Print every entry again, precisely as written.

[Collected data]
§

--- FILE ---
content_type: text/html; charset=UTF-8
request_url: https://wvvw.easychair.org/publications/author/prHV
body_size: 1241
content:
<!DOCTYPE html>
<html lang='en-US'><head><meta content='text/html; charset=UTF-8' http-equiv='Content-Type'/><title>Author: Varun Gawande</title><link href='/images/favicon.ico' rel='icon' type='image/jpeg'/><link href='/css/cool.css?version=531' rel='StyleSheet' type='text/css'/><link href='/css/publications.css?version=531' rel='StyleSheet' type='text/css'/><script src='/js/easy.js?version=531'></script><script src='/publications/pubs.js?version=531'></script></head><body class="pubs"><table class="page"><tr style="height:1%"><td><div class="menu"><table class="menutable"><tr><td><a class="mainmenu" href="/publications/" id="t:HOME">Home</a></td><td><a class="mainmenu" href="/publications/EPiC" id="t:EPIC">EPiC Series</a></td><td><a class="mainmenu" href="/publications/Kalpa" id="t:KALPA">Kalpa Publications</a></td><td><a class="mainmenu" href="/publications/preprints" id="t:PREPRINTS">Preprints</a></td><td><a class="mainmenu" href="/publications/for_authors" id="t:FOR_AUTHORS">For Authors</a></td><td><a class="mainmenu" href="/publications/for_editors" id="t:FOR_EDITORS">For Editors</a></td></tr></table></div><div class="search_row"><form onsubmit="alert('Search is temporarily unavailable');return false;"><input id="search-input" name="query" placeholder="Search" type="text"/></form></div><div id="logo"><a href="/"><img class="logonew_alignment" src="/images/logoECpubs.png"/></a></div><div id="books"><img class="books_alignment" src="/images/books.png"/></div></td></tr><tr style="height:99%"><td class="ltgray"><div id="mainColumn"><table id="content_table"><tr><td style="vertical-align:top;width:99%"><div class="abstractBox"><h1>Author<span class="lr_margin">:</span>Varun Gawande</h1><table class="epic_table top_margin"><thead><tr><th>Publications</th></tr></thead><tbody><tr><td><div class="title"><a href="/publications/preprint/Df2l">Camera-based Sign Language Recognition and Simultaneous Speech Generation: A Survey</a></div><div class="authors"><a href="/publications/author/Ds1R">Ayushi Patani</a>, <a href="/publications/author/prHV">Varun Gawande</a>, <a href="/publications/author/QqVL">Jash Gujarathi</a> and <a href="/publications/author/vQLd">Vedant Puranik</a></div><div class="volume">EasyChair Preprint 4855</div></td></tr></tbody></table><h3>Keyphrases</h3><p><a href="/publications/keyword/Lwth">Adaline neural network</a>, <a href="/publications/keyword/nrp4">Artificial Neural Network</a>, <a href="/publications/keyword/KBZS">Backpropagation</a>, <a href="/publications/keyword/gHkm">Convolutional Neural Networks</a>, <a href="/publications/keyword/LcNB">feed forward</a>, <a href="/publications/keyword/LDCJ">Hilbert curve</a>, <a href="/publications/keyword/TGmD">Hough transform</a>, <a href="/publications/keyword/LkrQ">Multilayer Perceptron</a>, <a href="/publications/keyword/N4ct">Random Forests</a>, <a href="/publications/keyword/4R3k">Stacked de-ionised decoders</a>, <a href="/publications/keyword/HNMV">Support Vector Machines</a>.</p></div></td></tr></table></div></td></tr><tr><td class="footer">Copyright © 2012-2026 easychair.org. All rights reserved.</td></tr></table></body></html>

§

# ANSWER TO THIS TASK:
--- FILE ---
content_type: text/html; charset=UTF-8
request_url: https://wvvw.easychair.org/publications/author/prHV
body_size: 1241
content:
<!DOCTYPE html>
<html lang='en-US'><head><meta content='text/html; charset=UTF-8' http-equiv='Content-Type'/><title>Author: Varun Gawande</title><link href='/images/favicon.ico' rel='icon' type='image/jpeg'/><link href='/css/cool.css?version=531' rel='StyleSheet' type='text/css'/><link href='/css/publications.css?version=531' rel='StyleSheet' type='text/css'/><script src='/js/easy.js?version=531'></script><script src='/publications/pubs.js?version=531'></script></head><body class="pubs"><table class="page"><tr style="height:1%"><td><div class="menu"><table class="menutable"><tr><td><a class="mainmenu" href="/publications/" id="t:HOME">Home</a></td><td><a class="mainmenu" href="/publications/EPiC" id="t:EPIC">EPiC Series</a></td><td><a class="mainmenu" href="/publications/Kalpa" id="t:KALPA">Kalpa Publications</a></td><td><a class="mainmenu" href="/publications/preprints" id="t:PREPRINTS">Preprints</a></td><td><a class="mainmenu" href="/publications/for_authors" id="t:FOR_AUTHORS">For Authors</a></td><td><a class="mainmenu" href="/publications/for_editors" id="t:FOR_EDITORS">For Editors</a></td></tr></table></div><div class="search_row"><form onsubmit="alert('Search is temporarily unavailable');return false;"><input id="search-input" name="query" placeholder="Search" type="text"/></form></div><div id="logo"><a href="/"><img class="logonew_alignment" src="/images/logoECpubs.png"/></a></div><div id="books"><img class="books_alignment" src="/images/books.png"/></div></td></tr><tr style="height:99%"><td class="ltgray"><div id="mainColumn"><table id="content_table"><tr><td style="vertical-align:top;width:99%"><div class="abstractBox"><h1>Author<span class="lr_margin">:</span>Varun Gawande</h1><table class="epic_table top_margin"><thead><tr><th>Publications</th></tr></thead><tbody><tr><td><div class="title"><a href="/publications/preprint/Df2l">Camera-based Sign Language Recognition and Simultaneous Speech Generation: A Survey</a></div><div class="authors"><a href="/publications/author/Ds1R">Ayushi Patani</a>, <a href="/publications/author/prHV">Varun Gawande</a>, <a href="/publications/author/QqVL">Jash Gujarathi</a> and <a href="/publications/author/vQLd">Vedant Puranik</a></div><div class="volume">EasyChair Preprint 4855</div></td></tr></tbody></table><h3>Keyphrases</h3><p><a href="/publications/keyword/Lwth">Adaline neural network</a>, <a href="/publications/keyword/nrp4">Artificial Neural Network</a>, <a href="/publications/keyword/KBZS">Backpropagation</a>, <a href="/publications/keyword/gHkm">Convolutional Neural Networks</a>, <a href="/publications/keyword/LcNB">feed forward</a>, <a href="/publications/keyword/LDCJ">Hilbert curve</a>, <a href="/publications/keyword/TGmD">Hough transform</a>, <a href="/publications/keyword/LkrQ">Multilayer Perceptron</a>, <a href="/publications/keyword/N4ct">Random Forests</a>, <a href="/publications/keyword/4R3k">Stacked de-ionised decoders</a>, <a href="/publications/keyword/HNMV">Support Vector Machines</a>.</p></div></td></tr></table></div></td></tr><tr><td class="footer">Copyright © 2012-2026 easychair.org. All rights reserved.</td></tr></table></body></html>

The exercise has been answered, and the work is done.